In 1968, Sister Beth’s ministry took a new direction as she became a director of religious education at St. Bonaventure Catechetical Center, Bloomington, and served there until 1973, when she moved to St. Rita Parish in Cottage Grove. Two events marked 1974 for Sister Beth. She completed her M.A. degree from the Institute of Pastoral Studies at Loyola University, Chicago, and she asked for a period exclaustration, followed by a release from her religious vows. In an update to her high school classmates, she later wrote: “My life as a School Sister of Notre Dame has been a happy life, with joys and sorrows, ups and downs. Though I left the community for three years when I was about 50 years old, I discovered that ‘being a sister – being an SSND’ was part of my bloodstream. I returned to the community, grateful for my vocation and well satisfied to live out my life within the SSND community.”
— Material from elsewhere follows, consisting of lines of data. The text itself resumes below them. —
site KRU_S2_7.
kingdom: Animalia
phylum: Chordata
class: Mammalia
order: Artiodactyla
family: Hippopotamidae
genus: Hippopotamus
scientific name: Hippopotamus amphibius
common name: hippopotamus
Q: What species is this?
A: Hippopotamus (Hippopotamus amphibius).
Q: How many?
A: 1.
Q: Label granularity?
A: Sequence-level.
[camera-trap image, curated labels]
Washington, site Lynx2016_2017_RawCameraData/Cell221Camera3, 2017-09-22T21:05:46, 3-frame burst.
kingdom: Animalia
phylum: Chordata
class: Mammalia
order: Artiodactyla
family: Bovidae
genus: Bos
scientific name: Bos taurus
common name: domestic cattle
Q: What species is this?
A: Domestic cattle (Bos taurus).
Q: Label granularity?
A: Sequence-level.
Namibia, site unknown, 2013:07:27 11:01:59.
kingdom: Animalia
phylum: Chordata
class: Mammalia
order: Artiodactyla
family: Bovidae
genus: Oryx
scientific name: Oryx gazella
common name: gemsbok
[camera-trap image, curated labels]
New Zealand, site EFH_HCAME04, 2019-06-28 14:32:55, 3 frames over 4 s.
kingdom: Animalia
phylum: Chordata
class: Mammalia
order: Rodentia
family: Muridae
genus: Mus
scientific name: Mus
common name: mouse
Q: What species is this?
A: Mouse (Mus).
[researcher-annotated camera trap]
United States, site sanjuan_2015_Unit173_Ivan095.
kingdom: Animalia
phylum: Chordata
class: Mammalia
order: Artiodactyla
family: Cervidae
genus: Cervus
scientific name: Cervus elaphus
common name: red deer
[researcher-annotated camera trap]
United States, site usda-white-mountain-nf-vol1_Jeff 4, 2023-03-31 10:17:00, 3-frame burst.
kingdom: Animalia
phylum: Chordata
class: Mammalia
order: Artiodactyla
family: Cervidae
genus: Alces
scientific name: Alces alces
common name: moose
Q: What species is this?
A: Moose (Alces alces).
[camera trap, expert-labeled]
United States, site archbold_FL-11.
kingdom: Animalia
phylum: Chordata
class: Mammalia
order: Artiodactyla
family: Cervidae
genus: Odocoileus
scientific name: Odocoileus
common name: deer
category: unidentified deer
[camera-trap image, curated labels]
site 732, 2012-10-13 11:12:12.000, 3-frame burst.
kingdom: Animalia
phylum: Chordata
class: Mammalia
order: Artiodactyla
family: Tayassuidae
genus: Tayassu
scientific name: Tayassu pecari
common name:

When Sister Beth completed her re-entrance into the community, she resumed her religious education ministry, serving at Mary, Mother of the Church, Burnsville (1977-80); Sacred Heart, St. Paul (1980-88); and Sacred Heart, Sauk Rapids (1989-1992). Her main focus was the elementary program, but she served as an adviser to the high school program. In parishes that had a Catholic school, she was a resource person for the religion teachers. To round out her parish service, she conducted adult education classes, directed the pre-baptism program, visited hurting/grieving families, assisted with liturgy and joined parish committees. When asked to describe what she could bring to a parish, she responded: “I believe that my gifts include enthusiasm for life, love for people of all ages, a desire to minister, openness to the needs of the people I serve, and my belief that the happiness and holiness of each of us is based on knowing and experiencing God’s love for us as unconditional, alive, constant, in every moment of existence.”
During the 1988-89 year she participated in a sabbatical program in Dover, Massachusetts, a very rewarding time for her. In 1992, she retired from full-time ministry, became a tutor, teaching English to students enrolled in the Guadalupe Area Project in St. Paul, and resided at St. Matthew Convent. She also volunteered at Listening House and Theresa Living Center.
In 1998, Sister Beth moved into full retirement at Good Counsel in Mankato, sharing her gifts with sisters and staff. She enthusiastically participated in meetings, gatherings and discussions. Reading was one of her favorite activities (“I have loved reading all my life”) and she joined the Hill book club. She enjoyed needlecrafts – crocheting, knitting, embroidery, and counted cross stitch. She avidly corresponded with family and friends by phone and letter. Flowers of any kind were a source of delight for her.
In response to a question about the type of music she enjoyed, she said, “Music to sing to!!” It’s no wonder then, that the theme she chose for her funeral liturgy is “Forever I will sing the goodness of the Lord.” May Sister Beth now be a member of the heavenly chorus, singing God’s goodness to all.